- **OBJECTIVE**:
Copy out the line containing "From farthest to closest, place" and each line after it, through the last one in the material, exactly as written.

Records from a data collection
>>>>
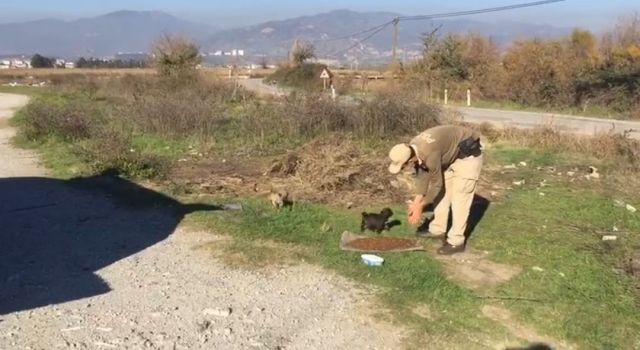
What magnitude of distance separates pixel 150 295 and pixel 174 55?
29345mm

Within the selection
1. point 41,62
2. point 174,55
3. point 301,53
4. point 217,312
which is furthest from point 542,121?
point 41,62

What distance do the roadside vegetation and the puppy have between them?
0.15 meters

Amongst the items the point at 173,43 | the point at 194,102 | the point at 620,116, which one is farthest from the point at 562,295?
the point at 173,43

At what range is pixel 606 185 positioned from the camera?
11422 mm

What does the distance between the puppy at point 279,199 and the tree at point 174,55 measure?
24648 millimetres

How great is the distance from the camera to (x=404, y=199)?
10.2m

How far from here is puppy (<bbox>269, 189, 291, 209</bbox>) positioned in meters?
9.44

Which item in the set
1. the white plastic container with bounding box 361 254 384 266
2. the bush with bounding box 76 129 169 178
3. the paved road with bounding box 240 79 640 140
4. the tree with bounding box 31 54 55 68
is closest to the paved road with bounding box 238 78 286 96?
the paved road with bounding box 240 79 640 140

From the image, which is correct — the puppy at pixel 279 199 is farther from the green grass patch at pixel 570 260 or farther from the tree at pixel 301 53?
the tree at pixel 301 53

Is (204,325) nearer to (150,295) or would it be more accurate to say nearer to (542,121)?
(150,295)

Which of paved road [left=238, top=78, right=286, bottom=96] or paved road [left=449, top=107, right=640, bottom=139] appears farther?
paved road [left=238, top=78, right=286, bottom=96]

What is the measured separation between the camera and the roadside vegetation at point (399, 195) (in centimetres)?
583

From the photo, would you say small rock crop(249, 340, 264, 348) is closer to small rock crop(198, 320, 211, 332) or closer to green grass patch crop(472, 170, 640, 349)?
small rock crop(198, 320, 211, 332)

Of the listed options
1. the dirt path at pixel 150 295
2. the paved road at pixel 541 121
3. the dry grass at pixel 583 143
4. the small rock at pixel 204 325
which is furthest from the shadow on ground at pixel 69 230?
the paved road at pixel 541 121
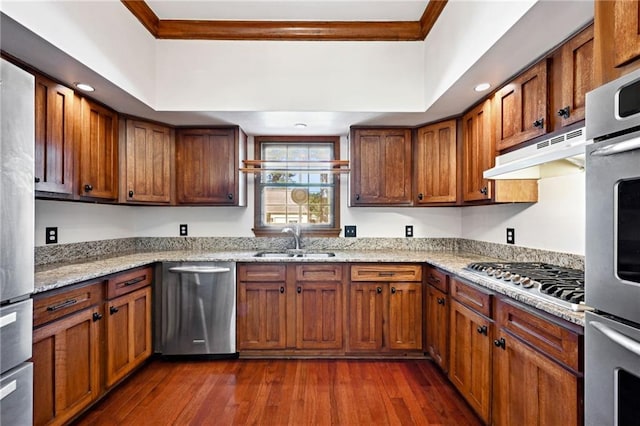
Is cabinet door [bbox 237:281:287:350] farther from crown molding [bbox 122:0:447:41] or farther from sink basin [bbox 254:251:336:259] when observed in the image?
crown molding [bbox 122:0:447:41]

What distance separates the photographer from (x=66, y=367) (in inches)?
69.6

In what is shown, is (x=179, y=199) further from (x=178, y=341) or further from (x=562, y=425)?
(x=562, y=425)

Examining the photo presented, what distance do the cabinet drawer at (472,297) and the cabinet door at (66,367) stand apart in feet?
7.86

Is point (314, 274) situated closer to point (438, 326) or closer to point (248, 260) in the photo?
point (248, 260)

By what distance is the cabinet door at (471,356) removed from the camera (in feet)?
5.81

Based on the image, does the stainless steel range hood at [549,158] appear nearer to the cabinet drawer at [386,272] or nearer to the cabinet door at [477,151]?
the cabinet door at [477,151]

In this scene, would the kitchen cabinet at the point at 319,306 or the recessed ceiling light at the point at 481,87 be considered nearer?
the recessed ceiling light at the point at 481,87

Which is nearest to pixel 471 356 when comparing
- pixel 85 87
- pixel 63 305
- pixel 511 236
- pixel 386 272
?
A: pixel 386 272

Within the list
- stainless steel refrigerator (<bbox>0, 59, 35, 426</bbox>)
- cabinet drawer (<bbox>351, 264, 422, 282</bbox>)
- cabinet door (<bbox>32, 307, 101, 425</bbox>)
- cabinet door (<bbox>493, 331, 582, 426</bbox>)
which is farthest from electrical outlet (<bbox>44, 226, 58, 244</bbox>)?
cabinet door (<bbox>493, 331, 582, 426</bbox>)

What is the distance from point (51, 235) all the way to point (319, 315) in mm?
2198

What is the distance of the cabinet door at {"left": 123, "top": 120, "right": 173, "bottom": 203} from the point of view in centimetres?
275

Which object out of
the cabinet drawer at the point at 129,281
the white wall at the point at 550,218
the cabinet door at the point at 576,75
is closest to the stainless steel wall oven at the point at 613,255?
the cabinet door at the point at 576,75

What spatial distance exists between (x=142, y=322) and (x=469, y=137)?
3.11 meters

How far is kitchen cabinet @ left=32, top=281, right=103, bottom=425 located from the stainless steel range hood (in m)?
2.55
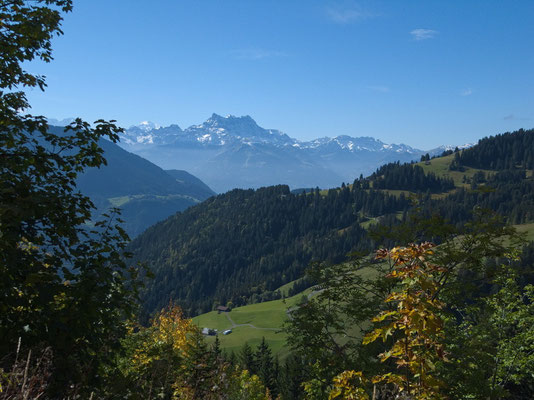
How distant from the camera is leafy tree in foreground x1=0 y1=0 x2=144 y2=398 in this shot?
6.27 metres

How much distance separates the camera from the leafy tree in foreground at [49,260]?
20.6ft

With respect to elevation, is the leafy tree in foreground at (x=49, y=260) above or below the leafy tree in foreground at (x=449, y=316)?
above

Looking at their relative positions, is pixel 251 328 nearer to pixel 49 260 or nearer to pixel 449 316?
pixel 449 316

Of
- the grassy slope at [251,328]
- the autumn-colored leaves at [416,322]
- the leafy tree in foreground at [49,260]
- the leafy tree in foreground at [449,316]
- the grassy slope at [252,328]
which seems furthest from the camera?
the grassy slope at [251,328]

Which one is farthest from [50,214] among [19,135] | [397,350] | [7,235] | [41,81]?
[397,350]

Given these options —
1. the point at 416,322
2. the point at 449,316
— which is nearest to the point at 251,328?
the point at 449,316

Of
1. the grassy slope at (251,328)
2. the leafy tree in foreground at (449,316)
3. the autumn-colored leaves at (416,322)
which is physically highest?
the autumn-colored leaves at (416,322)

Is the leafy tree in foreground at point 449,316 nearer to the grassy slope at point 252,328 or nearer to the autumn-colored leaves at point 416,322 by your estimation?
the autumn-colored leaves at point 416,322

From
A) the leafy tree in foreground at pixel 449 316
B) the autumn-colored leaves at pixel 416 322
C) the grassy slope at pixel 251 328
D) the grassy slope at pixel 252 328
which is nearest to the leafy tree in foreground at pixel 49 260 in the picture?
the autumn-colored leaves at pixel 416 322

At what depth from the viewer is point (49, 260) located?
290 inches

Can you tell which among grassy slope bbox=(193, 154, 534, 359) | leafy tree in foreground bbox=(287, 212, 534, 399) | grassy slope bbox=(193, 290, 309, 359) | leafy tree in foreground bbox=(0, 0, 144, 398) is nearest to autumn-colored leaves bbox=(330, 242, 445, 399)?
leafy tree in foreground bbox=(287, 212, 534, 399)

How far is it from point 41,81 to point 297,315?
1330cm

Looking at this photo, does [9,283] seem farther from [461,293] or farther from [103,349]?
[461,293]

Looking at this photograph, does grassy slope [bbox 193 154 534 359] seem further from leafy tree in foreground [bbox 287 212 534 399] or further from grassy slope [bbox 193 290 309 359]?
leafy tree in foreground [bbox 287 212 534 399]
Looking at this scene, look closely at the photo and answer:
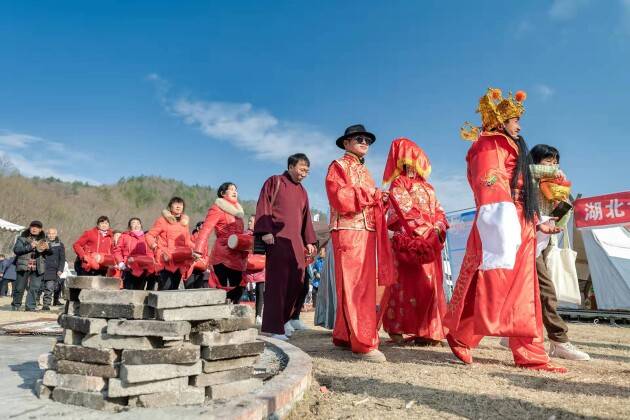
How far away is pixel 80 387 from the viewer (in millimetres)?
2312

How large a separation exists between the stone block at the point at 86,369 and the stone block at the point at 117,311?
24cm

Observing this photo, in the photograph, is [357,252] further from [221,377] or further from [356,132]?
[221,377]

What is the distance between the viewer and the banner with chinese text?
8.86 meters

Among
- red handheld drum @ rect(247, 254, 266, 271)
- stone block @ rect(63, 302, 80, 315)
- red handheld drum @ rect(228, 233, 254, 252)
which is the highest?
red handheld drum @ rect(228, 233, 254, 252)

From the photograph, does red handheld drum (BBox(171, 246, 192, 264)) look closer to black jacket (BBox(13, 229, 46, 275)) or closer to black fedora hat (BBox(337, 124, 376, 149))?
black fedora hat (BBox(337, 124, 376, 149))

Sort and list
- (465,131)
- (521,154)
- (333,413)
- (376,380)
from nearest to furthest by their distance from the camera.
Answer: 1. (333,413)
2. (376,380)
3. (521,154)
4. (465,131)

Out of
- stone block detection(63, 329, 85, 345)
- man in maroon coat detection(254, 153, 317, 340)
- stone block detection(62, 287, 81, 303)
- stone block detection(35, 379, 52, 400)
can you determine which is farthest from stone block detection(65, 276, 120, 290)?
man in maroon coat detection(254, 153, 317, 340)

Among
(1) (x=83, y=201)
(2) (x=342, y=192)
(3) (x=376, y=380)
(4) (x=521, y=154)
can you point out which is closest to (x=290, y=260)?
(2) (x=342, y=192)

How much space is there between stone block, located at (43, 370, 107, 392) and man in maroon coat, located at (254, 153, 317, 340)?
2.62 metres

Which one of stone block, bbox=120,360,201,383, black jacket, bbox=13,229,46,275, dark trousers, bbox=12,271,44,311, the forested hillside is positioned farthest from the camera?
the forested hillside

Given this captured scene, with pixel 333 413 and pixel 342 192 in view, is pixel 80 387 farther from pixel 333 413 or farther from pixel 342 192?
pixel 342 192

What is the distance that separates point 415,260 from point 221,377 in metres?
2.59

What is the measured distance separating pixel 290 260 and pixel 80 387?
117 inches

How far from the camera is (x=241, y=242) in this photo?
5691mm
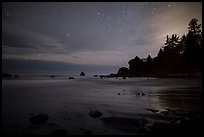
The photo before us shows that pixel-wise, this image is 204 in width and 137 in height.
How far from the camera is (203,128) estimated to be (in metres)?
4.94

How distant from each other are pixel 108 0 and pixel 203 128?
4.41m

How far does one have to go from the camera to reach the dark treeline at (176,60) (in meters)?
36.7

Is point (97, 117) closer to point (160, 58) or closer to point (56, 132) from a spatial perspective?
point (56, 132)

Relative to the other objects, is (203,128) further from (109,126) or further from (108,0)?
(108,0)

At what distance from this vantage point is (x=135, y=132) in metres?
6.33

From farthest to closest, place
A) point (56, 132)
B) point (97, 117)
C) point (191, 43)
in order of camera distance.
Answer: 1. point (191, 43)
2. point (97, 117)
3. point (56, 132)

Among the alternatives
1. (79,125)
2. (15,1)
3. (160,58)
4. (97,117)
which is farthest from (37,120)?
(160,58)

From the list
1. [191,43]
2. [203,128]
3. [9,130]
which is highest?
[191,43]

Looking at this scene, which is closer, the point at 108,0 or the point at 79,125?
the point at 108,0

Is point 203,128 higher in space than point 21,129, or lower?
higher

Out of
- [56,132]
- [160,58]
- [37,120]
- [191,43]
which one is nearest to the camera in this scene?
[56,132]

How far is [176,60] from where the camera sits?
55.5 metres

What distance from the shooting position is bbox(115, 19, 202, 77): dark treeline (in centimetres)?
3672

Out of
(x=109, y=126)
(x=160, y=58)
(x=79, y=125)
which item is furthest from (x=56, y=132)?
(x=160, y=58)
<<<<
- **RESPONSE FOR THIS EXERCISE**:
From farthest to closest, place
A) point (56, 132)
B) point (97, 117)
C) point (191, 43)
in order of camera distance.
Answer: 1. point (191, 43)
2. point (97, 117)
3. point (56, 132)

Among the alternatives
1. (79,125)
2. (15,1)
3. (160,58)
4. (97,117)
which is farthest from (37,120)?
(160,58)

From the list
1. [191,43]
2. [203,128]
3. [9,130]
which is highest?
[191,43]

Looking at this scene, which is closer, the point at 108,0 or the point at 79,125?
the point at 108,0

Is point 203,128 higher in space than point 21,129, or lower?
higher

Out of
- [56,132]
- [160,58]
- [37,120]
- [191,43]
which one is nearest to the camera in this scene?
[56,132]

How far is [176,60] from where the camera sits?
55.5 metres

What distance from the shooting position is bbox(115, 19, 202, 77): dark treeline (in centimetres)?
3672

Out of
(x=109, y=126)
(x=160, y=58)
(x=79, y=125)
which item is furthest from (x=56, y=132)?
(x=160, y=58)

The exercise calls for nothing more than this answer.